EXERCISE BRIEF.
Locate each line in the material below that contains the word "right", and copy every such line in full.
◇ ◇ ◇ ◇ ◇ ◇ ◇
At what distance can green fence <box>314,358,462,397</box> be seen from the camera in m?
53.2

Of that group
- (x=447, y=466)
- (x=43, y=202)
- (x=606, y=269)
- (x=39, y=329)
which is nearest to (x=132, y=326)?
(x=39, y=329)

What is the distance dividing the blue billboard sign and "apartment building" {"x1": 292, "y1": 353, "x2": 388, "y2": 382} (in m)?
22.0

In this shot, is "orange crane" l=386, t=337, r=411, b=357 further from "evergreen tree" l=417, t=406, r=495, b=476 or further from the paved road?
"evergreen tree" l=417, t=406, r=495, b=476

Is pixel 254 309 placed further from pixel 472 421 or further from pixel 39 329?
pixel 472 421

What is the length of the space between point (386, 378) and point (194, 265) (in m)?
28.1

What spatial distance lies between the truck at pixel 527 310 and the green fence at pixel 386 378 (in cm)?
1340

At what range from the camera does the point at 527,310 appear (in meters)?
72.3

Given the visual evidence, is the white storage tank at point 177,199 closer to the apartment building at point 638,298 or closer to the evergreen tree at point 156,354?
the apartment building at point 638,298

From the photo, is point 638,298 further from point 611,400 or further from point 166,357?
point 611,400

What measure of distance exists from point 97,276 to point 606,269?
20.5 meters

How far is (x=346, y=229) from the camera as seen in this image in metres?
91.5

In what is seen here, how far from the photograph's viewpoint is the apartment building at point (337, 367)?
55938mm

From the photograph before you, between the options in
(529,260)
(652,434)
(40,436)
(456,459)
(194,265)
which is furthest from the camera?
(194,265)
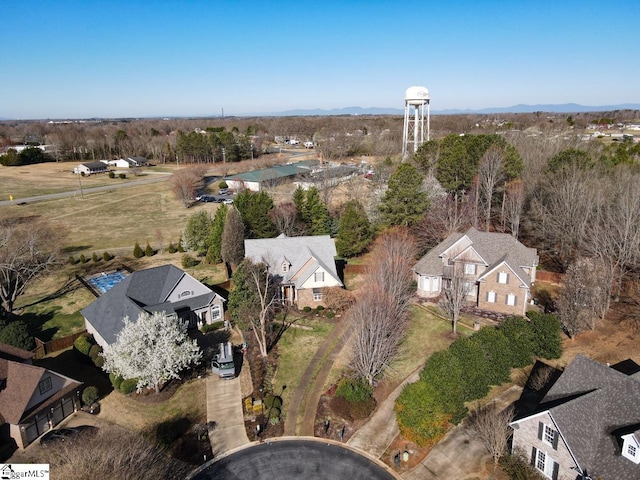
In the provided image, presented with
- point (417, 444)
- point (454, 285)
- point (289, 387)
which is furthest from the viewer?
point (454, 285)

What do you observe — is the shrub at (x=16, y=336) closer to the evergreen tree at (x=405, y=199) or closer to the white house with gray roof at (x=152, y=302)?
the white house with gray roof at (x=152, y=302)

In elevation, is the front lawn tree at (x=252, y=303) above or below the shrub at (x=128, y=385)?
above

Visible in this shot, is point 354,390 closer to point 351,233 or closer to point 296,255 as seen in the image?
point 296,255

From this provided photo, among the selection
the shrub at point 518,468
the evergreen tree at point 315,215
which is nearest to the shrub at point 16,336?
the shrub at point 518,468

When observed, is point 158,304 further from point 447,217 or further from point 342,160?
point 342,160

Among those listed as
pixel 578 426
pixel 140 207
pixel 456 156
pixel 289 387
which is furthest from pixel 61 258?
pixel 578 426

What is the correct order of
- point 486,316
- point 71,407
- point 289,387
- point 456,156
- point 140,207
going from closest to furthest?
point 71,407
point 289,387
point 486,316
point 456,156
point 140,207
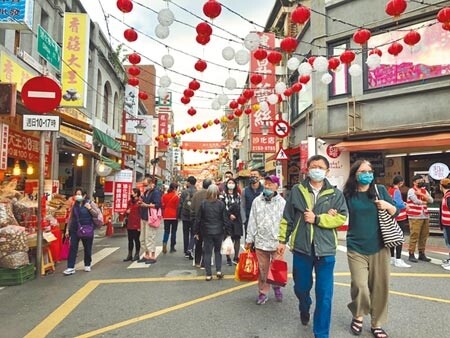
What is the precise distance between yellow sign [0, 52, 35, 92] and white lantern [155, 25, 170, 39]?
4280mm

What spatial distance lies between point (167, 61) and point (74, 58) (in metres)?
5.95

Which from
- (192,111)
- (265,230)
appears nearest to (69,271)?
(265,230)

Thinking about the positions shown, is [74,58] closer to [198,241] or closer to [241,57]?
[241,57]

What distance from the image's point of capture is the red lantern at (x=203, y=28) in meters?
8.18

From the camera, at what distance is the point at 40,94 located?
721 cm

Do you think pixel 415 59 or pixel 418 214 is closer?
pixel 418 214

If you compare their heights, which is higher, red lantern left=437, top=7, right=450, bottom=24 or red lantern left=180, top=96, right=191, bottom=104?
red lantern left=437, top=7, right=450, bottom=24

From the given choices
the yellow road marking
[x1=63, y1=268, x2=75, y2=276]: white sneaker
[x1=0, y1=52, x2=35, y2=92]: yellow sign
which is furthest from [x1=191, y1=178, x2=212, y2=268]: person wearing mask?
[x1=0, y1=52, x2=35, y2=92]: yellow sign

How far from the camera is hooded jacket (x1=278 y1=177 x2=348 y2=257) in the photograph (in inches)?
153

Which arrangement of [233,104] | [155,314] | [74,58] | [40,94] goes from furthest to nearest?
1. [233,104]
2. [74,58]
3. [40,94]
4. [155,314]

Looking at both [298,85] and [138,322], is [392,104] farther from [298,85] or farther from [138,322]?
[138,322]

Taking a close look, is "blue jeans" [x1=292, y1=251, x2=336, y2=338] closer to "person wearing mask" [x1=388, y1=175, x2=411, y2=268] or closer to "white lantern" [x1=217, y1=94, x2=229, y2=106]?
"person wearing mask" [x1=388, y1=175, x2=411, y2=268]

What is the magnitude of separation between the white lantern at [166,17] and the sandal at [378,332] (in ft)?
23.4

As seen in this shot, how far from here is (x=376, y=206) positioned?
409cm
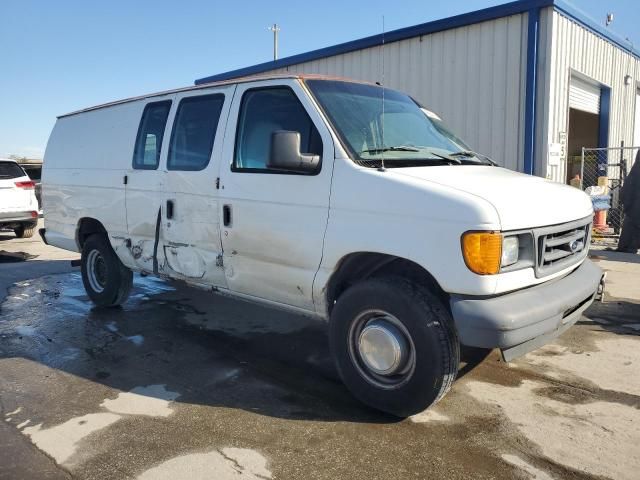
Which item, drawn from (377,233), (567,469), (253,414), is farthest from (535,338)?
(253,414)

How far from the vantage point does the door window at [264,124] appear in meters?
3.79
◇ ◇ ◇ ◇ ◇ ◇ ◇
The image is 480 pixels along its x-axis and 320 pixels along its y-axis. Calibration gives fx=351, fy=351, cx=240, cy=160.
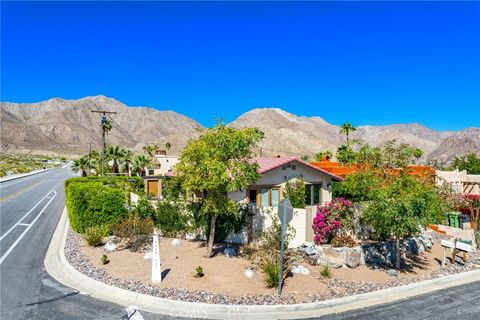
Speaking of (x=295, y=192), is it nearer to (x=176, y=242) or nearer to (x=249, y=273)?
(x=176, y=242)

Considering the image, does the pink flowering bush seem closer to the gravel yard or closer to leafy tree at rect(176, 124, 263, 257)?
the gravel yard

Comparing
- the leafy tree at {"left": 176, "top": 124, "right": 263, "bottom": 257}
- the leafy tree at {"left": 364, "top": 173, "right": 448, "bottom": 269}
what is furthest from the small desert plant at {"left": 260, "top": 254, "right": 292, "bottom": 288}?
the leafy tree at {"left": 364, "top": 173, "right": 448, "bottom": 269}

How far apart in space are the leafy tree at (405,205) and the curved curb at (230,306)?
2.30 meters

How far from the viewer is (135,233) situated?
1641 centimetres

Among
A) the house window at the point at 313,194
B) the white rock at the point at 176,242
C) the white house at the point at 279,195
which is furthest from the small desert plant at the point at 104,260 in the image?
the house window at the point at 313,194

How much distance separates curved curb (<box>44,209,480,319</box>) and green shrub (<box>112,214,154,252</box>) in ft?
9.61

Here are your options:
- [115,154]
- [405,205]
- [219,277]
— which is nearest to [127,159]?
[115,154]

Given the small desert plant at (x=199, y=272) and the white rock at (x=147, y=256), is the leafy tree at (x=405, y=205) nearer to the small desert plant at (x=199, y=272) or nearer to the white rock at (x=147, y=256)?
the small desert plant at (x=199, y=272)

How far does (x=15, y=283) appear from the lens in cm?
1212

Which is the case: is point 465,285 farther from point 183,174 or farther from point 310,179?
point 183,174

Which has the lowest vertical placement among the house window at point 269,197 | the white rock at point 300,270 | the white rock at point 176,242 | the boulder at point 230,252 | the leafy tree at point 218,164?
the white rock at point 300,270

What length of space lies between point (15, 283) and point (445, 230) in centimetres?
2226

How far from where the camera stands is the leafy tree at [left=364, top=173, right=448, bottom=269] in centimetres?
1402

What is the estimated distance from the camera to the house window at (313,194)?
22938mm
◇ ◇ ◇ ◇ ◇ ◇ ◇
ANSWER TO THE EXERCISE.
If you compare their heights, which is higher, red lantern left=437, top=7, right=450, bottom=24 or red lantern left=180, top=96, right=191, bottom=104?
red lantern left=437, top=7, right=450, bottom=24
- the leafy tree at {"left": 176, "top": 124, "right": 263, "bottom": 257}
- the leafy tree at {"left": 364, "top": 173, "right": 448, "bottom": 269}
what is furthest from the small desert plant at {"left": 260, "top": 254, "right": 292, "bottom": 288}?
the leafy tree at {"left": 364, "top": 173, "right": 448, "bottom": 269}
How far from where the camera stands is the leafy tree at [left=364, top=173, right=448, bottom=269] in centimetres?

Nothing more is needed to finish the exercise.